Other -- Speaks in Dark Sea Green. I'll hop on the soundtrack train: I. (Youth) II. (27 Years) III. (Loud Pipes) IV. (Latin Simone) V. (Nine)

your nuclear wepons are stupid they kind of scare me
When she'd been a really little kid, Mrs. Summers told her that she'd been borne on the back of the Sandman before they had her, that she was made of dreams and drivel, and that the reason why she slept so much was because she still had the urge to return to the place where she'd been born, where nothing made sense--

It was a line of bull, of course, but it had helped her accept her sleepy, cat-like existence as something unique and beautiful, rather than the reason why she didn't have any friends.

Summers was on a vaguely cartoonish pirate ship in the middle of a technicolor sea, the horizon unobstructed by neither land nor vessel, and the dark, cobalt sky filled with star clusters so close that it was hard to tell where heaven met water. The sea itself was teeming with life, squids and fish glowing faintly bright and smiling at her with big, slapstick grins. Also, The Monkees were playing from an unknown source.
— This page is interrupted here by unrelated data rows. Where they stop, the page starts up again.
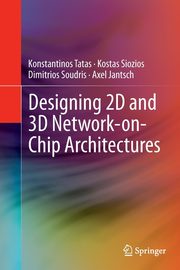 Designing 2D and 3D Network-on-Chip Architectures, Tatas Konstantinos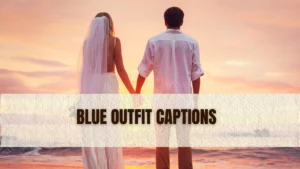 Blue Outfit Captions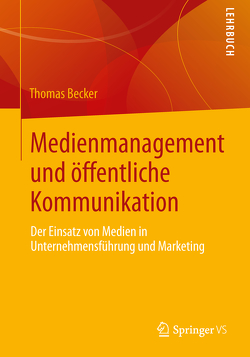 Medienmanagement und öffentliche Kommunikation von Becker,  Thomas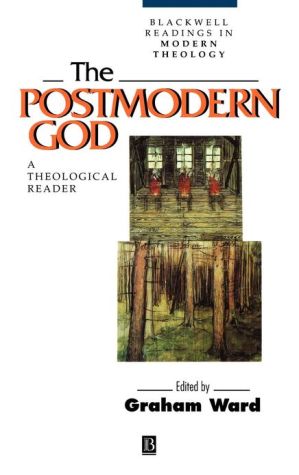 The Postmodern God by Graham Ward - 9780631201403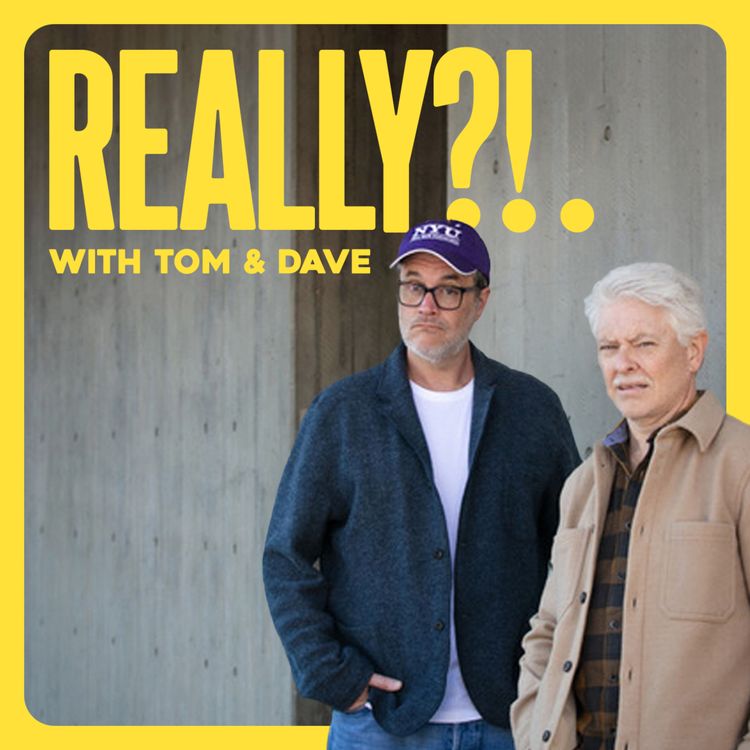 cover art for Really?!. with Tom & Dave - Ep. 56 Richard Dolan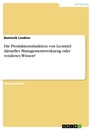 Title: Die Produktionsfunktion von Leontief: Aktuelles Managementwerkzeug oder veraltetes Wissen?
So if she had to guess--she was either asleep or very, very high.

Now aware that she was dreaming, Summers steered her own course, using the star charts on the belly of a whale who kindly turned for her as a map, and arrived at an island filled with cats and supermodels and--and was that a tiki bar? Oh hell yes. Before she could ditch the Black Pearl, however, someone elbowed her in the side.

---

In the real world, she'd been asleep for all of twenty minutes.
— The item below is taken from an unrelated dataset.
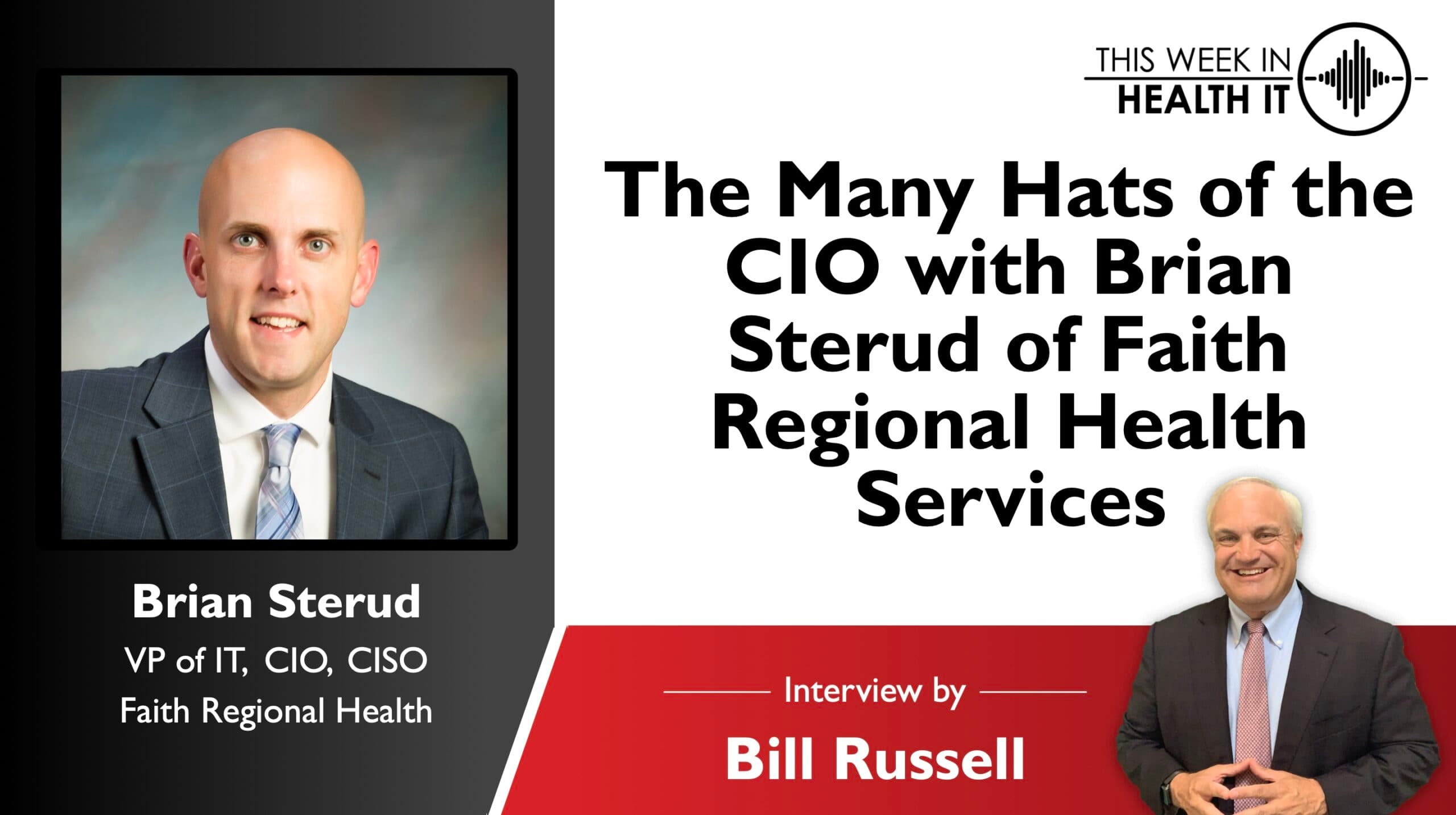The Many Hats of the CIO with Brian Sterud of Faith Regional Health Services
Snrrrrrrkk--kh-....snnrrrrrrrrk--

The snoring was obscenely loud.

She was face-first in an uneaten hamburger bun which had long since over-saturated, and now the drool was overflowing the tray and creeping towards one of her fellow punk's sharpie work. The girl--who looked something like a lizard mixed with a nightjar--could deal with the snoring, but Summers' copious amounts of saliva was smearing the ink and enough was enough.

Summers groaned and turned her head to crack an eye--well, what appeared to be the moon inside an eye socket before blurring to the characteristic crackle of interference--at the offending elbow, half her face still in her mushy bread. She pulled herself from her tray and wiped the dough off her cheek, before sending a dirty look towards the lizjard punk, mutely vowing to do it again in thicker quantities of drool whenever she got the chance. Then she stared at the remaining fishbowel's worth of fluid on her table.

She shrugged off her sweater and tugged the bottom of her wifebeater down before wiping the table half-assedly with the former, and promptly smacked her face back onto the fake wood surface.

In about ten seconds she'd be out like a light.